TEXT SEGMENT ::
=-=-=-=-=

Sometimes I’ll stop the treadmill at the gym and run in place. When people ask me what I’m doing, I’ll say, “Pretend stoplight.”
My favorite thing is when there’s not enough time in therapy to bring something to conclusion and you’re just sent home with all your unearthed trauma and demons like ok cool see you next week stay hydrated
Am I religious? Not really.
Am I praying nobody else pukes tonight? Lord yes.
Do I still have feelings for my ex husband?
Yes.
I think “stabby” is a feeling, right?
I was uninvited to “drop it” because we couldn’t hear Yoncé over my Rice Krispie knees.
English would be much easier to learn if the guy who came up with the word “waterfall” was in charge of inventing all new words
Might send husband a nude so he’ll come upstairs. Then I’ll make him help with the laundry.
[FBI raid]
Pig gangster: “Who squealed?”
it’s sweet how my son likes to swing by and check on me when his rent is due
sneezy geese carry a honkerchief
Who gets the job of writing the fortunes in the cookies?
I want that job. I could really screw with some people.
My doctor asked my blood type and I said I don’t really have a ‘type’ I just like blood that makes me laugh
hikers: a yeti oh my god don’t eat us ahhh!

=-=-=-=-=

LISTED ENTRIES ::
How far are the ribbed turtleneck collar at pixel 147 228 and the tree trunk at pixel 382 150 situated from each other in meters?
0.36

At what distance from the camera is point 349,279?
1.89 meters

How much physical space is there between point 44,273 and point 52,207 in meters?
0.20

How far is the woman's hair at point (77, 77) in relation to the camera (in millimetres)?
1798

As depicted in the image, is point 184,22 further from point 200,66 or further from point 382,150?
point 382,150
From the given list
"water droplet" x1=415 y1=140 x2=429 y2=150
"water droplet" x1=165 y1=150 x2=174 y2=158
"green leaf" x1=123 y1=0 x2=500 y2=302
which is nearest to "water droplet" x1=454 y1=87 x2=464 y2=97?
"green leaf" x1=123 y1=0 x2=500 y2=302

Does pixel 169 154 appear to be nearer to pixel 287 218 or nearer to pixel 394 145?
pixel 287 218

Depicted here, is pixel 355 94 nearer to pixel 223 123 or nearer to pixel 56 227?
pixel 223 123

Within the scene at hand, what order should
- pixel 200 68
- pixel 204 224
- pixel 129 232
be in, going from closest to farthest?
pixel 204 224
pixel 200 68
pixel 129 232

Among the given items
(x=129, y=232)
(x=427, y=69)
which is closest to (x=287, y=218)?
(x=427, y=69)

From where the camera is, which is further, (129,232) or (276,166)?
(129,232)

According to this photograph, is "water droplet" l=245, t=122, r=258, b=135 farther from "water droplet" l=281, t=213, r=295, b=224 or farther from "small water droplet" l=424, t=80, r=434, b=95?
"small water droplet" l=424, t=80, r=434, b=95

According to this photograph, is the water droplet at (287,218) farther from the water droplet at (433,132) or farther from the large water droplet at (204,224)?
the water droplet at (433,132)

=-=-=-=-=

ACTIVITY A ::
In the collection of humorous one-liners, what does the speaker tell people who ask why they stopped the treadmill to run in place?
ACTIVITY B ::
Extend the collection of humorous one-liners by picking up after its final line and adding more short jokes in the same style.

RESPONSE AREA A ::
"Pretend stoplight."

RESPONSE AREA B ::
adorable snowman: rawr
hikers: awwww
*starts eating them*
hikers: AWWWW
the guy who invented constellations was like “see those 4 stars? that’s a bear” and everyone else was just too busy trying to not die from the plague to fight him on it
Nephew: omg look at how thick your ipad is.
Me: That’s a book.
A new house isn’t a home until you’ve let a bag of salad die in the fridge
I went into a Starbucks with an HP laptop instead of a MacBook and they took behind the store and shot me in the leg.
my bf dealing with his cats is so funny… they just started fighting and i heard him go “stop it! Did you really think that would solve the conflict?!” Like i bet they were so embarrassed
Due to personal reasons, I’ve decided to become a mermaid that lures sailors to their doom.
.@LAPD My wife made hazelnut “coffee” with my coffee maker. Send all available units.
Guilt should be a condiment. It goes on everything.
YOU CAN’T KICK ME OUT OF THE INTERNATIONAL HOUSE OF PANCAKES LINDA I HAVE DIPLOMATIC IMMUNITY
[Oregon Trail 1852]
Doctor: Any final words?
Man dying of dysentery: *coughing* I just hope that this gruesome experience isn’t made into a game for children to play.
Have you tried sticking your head in a bag of rice?
-me, as a therapist
I wish airlines would stop apologizing for being delayed. I’m an adult, I know you don’t give a shit. I’d rather read “ehh some shit happened, it’s gonna be late”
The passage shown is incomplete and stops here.